Saisi par l'Association nationale des opérateurs détaillants en énergie, le Conseil d'Etat a estimé que rien ne justifiait une "différence de traitement" entre les tarifs réglementés de vente de gaz naturel pour les consommateurs "moyens", c'est à dire les particuliers qui disposent d'un chauffage collectif dans leur immeuble et les PME. Et il ordonne aux ministres chargés de l'Economie et de l'Energie de prendre, dans un délai d'un mois, un nouvel arrêté. La plupart des abonnés au gaz ne sont pas concernés.

(Rafael Ben-Ari Fotolia.com)

C'est pour limiter la
hausse des prix de l'énergie pour les ménages que le gouvernement avait
fixé des tarifs plus élevés pour les PME que pour les chaufferies collectives d'habitation.

Mais selon le Conseil d'Etat qui se
réfère à une "jurisprudence constante ", si le principe d'égalité, "ne
s'oppose pas à ce que l'autorité investie du pouvoir réglementaire règle de
façon différente des situations différentes ni à ce qu'elle déroge à l'égalité
pour des raisons d'intérêt général"
, il n'y a dans cette différence de traitement, "ni différence de situation ni motif d'intérêt général".

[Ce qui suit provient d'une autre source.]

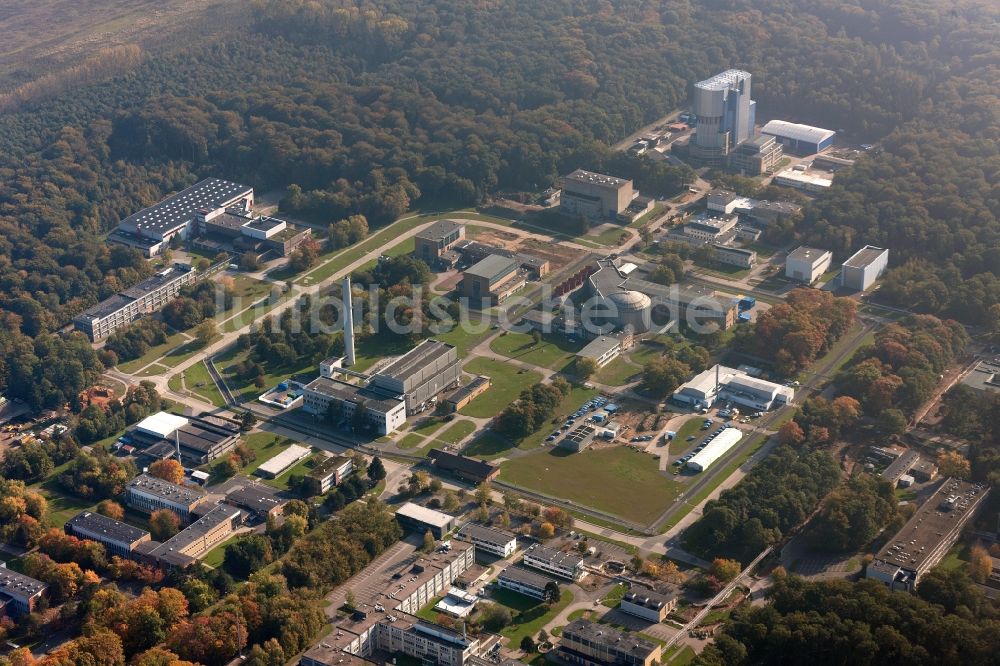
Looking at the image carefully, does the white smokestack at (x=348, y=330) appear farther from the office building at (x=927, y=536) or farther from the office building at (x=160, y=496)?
the office building at (x=927, y=536)

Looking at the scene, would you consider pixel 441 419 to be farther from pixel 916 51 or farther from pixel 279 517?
pixel 916 51

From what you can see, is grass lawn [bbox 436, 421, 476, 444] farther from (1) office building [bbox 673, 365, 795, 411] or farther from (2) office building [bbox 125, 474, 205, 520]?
(2) office building [bbox 125, 474, 205, 520]

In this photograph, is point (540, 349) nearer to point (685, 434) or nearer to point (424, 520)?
point (685, 434)

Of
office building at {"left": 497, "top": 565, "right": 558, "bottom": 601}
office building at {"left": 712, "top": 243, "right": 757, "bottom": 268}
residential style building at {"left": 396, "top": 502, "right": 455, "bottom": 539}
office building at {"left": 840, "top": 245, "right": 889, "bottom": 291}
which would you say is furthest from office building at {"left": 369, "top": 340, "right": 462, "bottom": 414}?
office building at {"left": 840, "top": 245, "right": 889, "bottom": 291}

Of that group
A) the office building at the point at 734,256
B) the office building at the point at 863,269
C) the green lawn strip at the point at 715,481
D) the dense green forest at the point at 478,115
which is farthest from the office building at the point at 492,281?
the green lawn strip at the point at 715,481

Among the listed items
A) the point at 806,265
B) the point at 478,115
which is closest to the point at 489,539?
the point at 806,265

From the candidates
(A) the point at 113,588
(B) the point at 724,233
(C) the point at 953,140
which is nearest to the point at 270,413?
(A) the point at 113,588
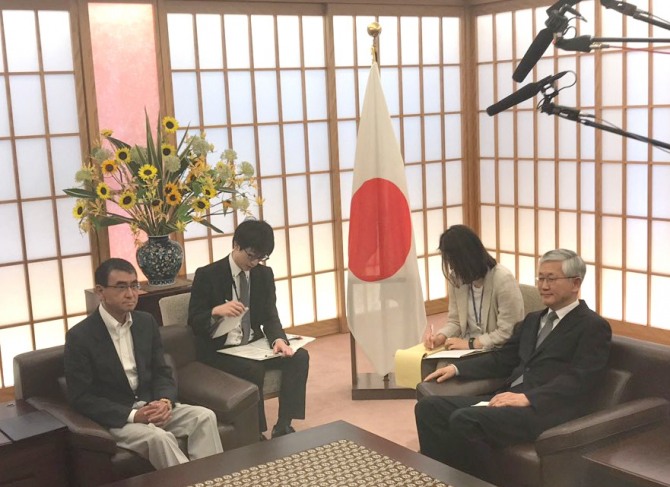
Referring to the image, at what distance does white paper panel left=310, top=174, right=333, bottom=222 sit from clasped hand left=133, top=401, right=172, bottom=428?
2682 mm

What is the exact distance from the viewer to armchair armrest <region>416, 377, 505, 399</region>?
10.7 ft

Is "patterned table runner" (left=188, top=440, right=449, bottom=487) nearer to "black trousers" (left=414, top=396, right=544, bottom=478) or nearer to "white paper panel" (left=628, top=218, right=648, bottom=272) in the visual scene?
"black trousers" (left=414, top=396, right=544, bottom=478)

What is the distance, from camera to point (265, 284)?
391 centimetres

"Pas de différence intrinsèque dans le
coût de fourniture"

Les Sages assurent que* les consommateurs résidentiels et les
consommateurs non résidentiels de gaz ne sont pas  placés dans des situations
différentes. Et qu'il n'existe pas de "
différence intrinsèque dans le
coût de fourniture entre ces deux catégories de consommateurs".*

Les arrêtés concernés datent du deuxième semestre 2012. La décision du Conseil d'Etat devrait conduire le gouvernement à imposer des augmentations rétroactives aux chaufferies collectives. Peut-être de l'ordre de trente euros pour les six mois. Mais aussi à rembourser le trop-perçu aux PME concernées.

Une décision qui ne concerne pas la grande majorité des 11 millions de ménages français abonnés au gaz, qui se trouvent en tarif de base.